My Oma and her great granddaughter on her penultimate Hannukah. Oma's the one on the left.
When Milton Doner, my Opa (German for "grandfather"), died, I was driving across the country to a new home in California; I received a call from my parents telling me when I got to Utah.  In a flurry of phone calls my father managed to figure out how to get me back to Michigan in time for the funeral.

Jewish funerals are funny.  We're a bit creeped out by dead bodies.  Instead of making them pretty and displaying them a week or two after death, we keep them safely locked in a casket and get them in the ground as quickly as possible.  I think we're worried the dead body will put us off dinner.  The 11th commandment in the Torah is "Thou Shalt Not Ruin the Brisket for Everyone."

Anyway, I was anxiously accepting the idea of making a last-minute flight with six connections and leaving my new wife (a woman we now call She Who Must Not Be Named) to drive a thousand miles alone.

A few minutes later, I got a call from my Ilse, my Oma (German for "grandmother"), letting me off the hook.  She told me weddings take precedence over funerals in Jewish culture.  Starting a new family should come first.

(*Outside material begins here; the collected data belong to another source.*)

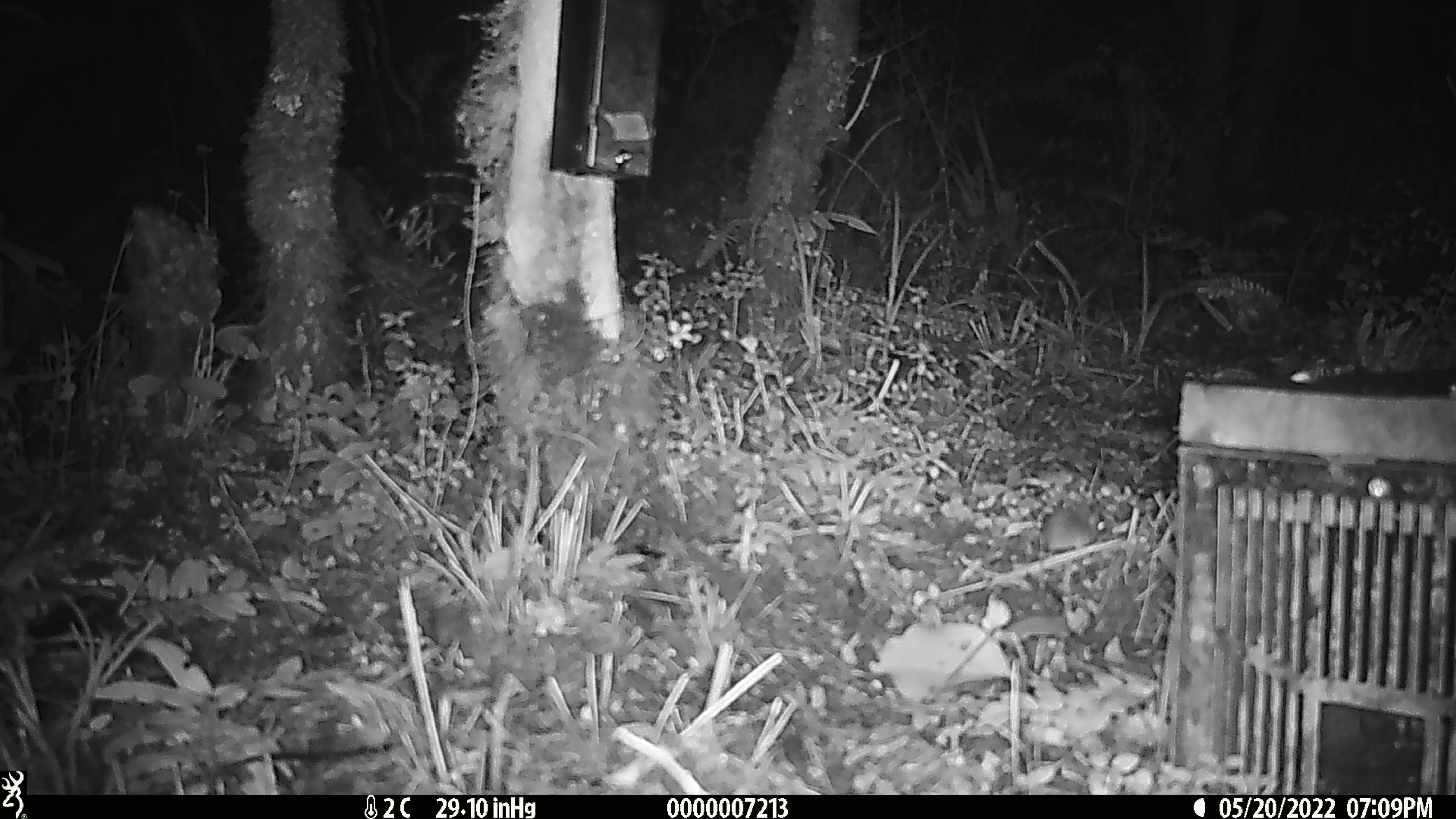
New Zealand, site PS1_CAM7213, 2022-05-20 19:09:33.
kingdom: Animalia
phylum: Chordata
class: Mammalia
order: Rodentia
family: Muridae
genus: Mus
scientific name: Mus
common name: mouse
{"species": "mouse (Mus)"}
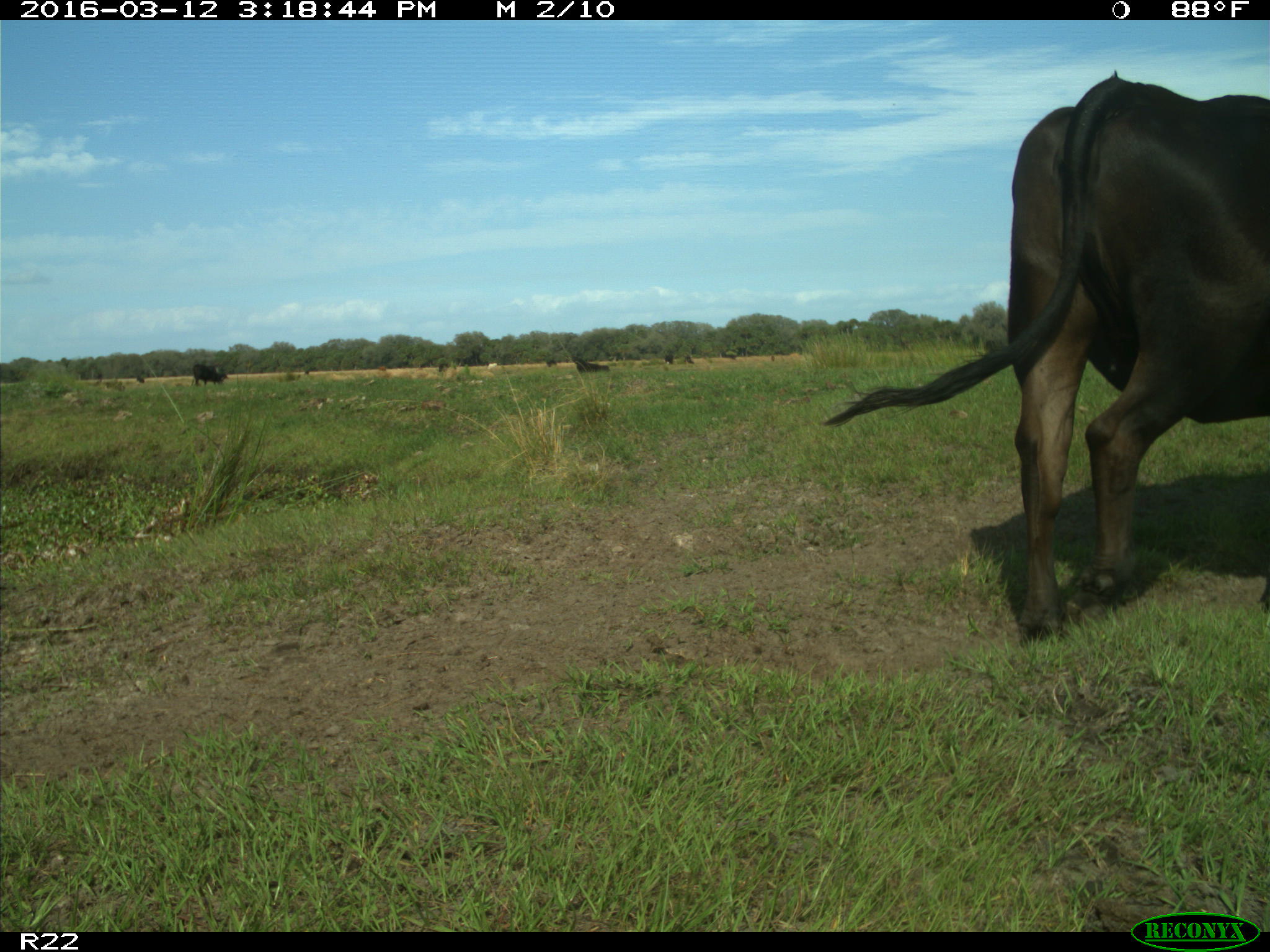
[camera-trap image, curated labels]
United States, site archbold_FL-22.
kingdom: Animalia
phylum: Chordata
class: Mammalia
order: Artiodactyla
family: Bovidae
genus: Bos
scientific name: Bos taurus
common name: domestic cow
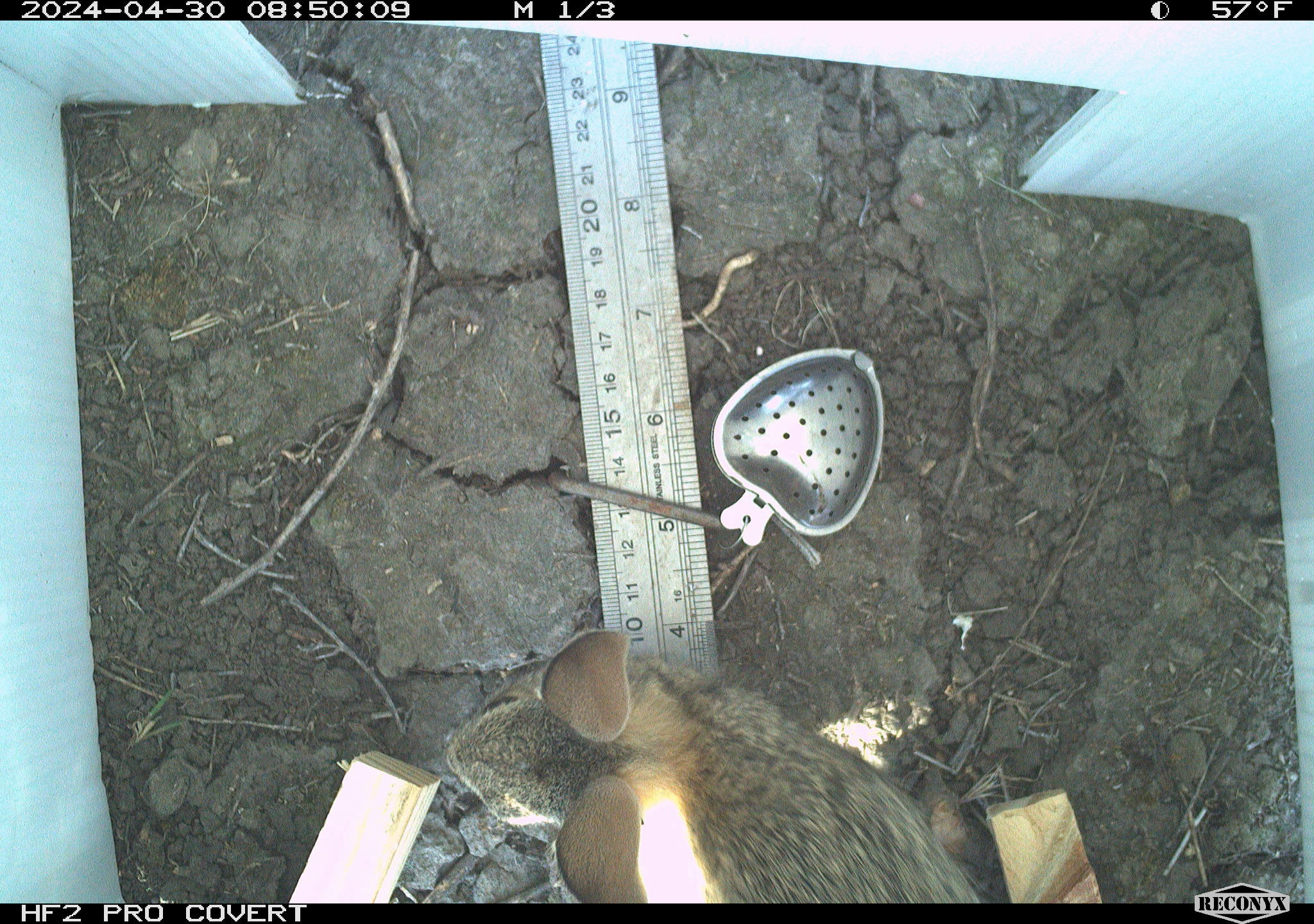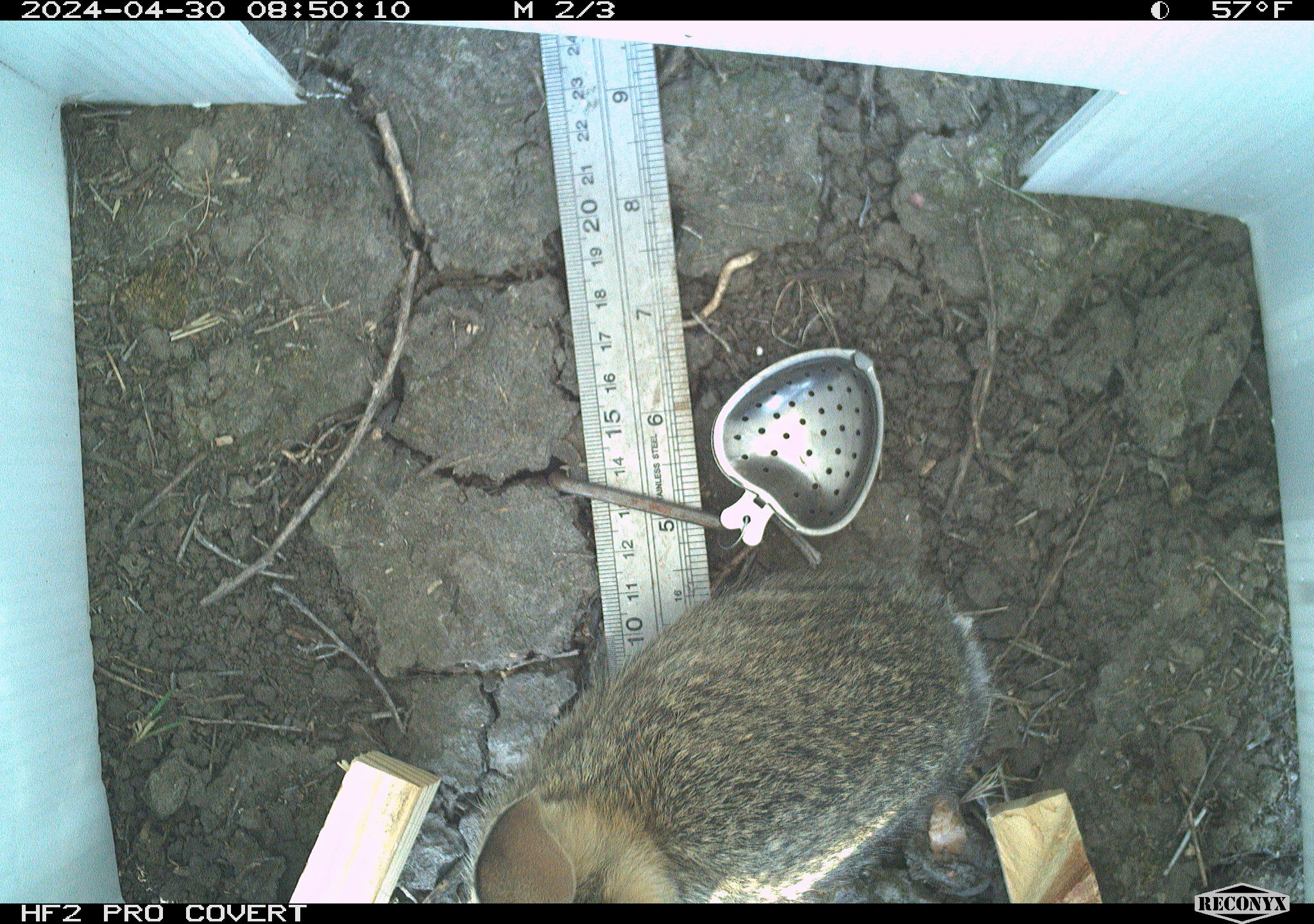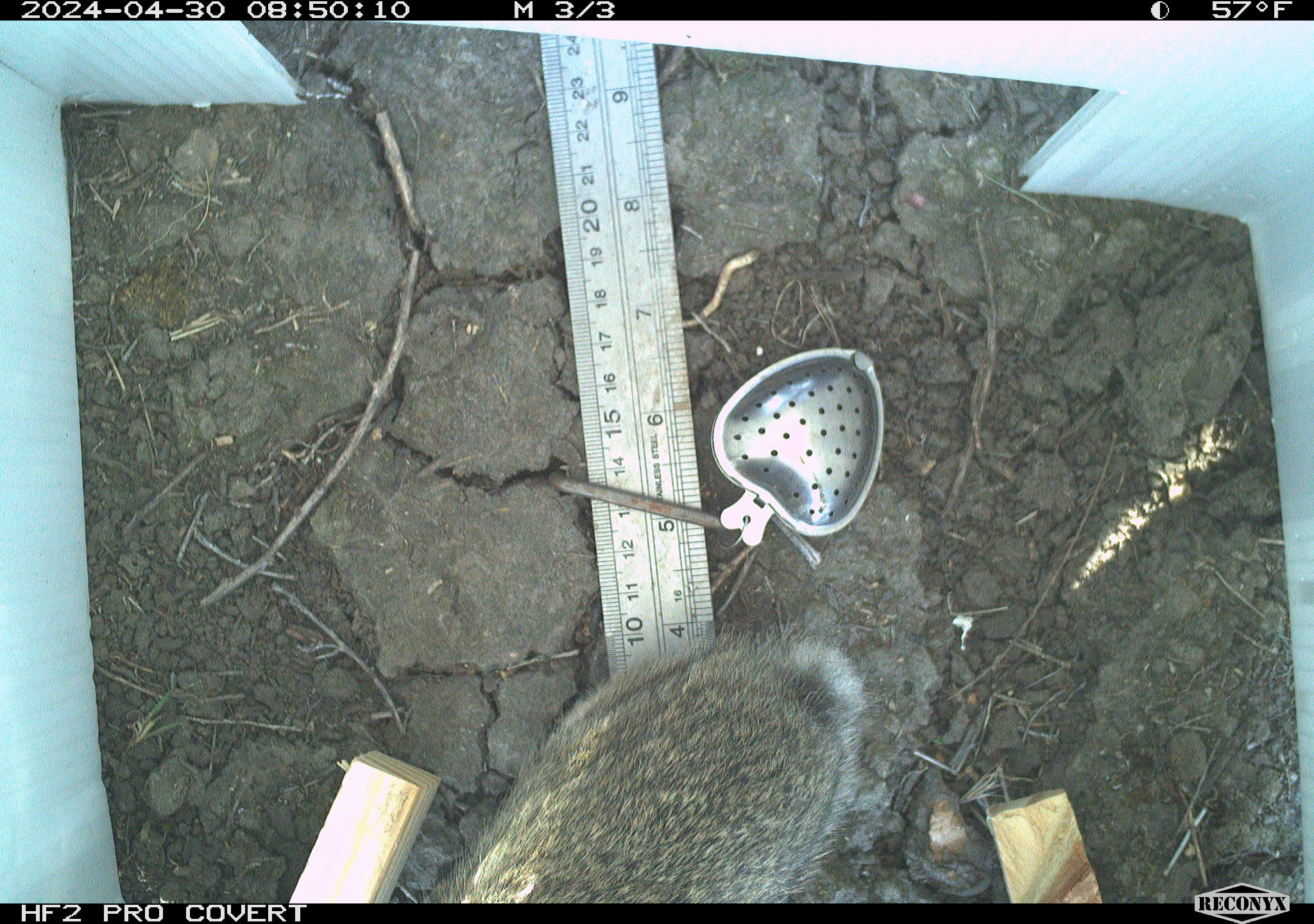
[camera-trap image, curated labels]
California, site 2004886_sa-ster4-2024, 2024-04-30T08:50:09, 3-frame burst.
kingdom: Animalia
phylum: Chordata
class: Mammalia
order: Lagomorpha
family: Leporidae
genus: Sylvilagus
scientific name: Sylvilagus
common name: cottontail rabbits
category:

That whole new family thing didn't work out, but you have to be impressed with her strength.  She didn't cry.  She didn't selfishly insist I come pay my respects to her husband.  Oma just said "She was kind to him at last."  God was a woman according to Oma.

Last week, she died.  My son is ill, and I didn't want to leave him to travel to the funeral.  This time, my mother called to let me off the hook.  Still, I'm disappointed I won't be able to be with my family and talk about Oma's life.  Here's what I'd say:
  • Oma lived to be 101 years old.  She was a triumph of nature (and life extension medicine).
  • Oma survived the Nazis and the Reagan administration.  If the woman who built her had built the Titanic, it would have arrived in New York ahead of schedule with tiny pieces of iceberg stuck in her prow.
  • Oma had three children, one of whom made good by giving birth to me.
  • Oma went from humble beginnings as a refugee to the wealthy head of a family, proving the validity of the American dream (and the lucrativeness of the lighting business she helped start in Michigan).

So let us cheer her life.  Let us beat the shit out of those who say "the good die young."  Let us revel in the America that gave her a new life.  Let us laugh at the Nazis who could topple nations and kill millions but failed to stop one Jewish lady.


Most of all, when the time comes, let us let others off the hook.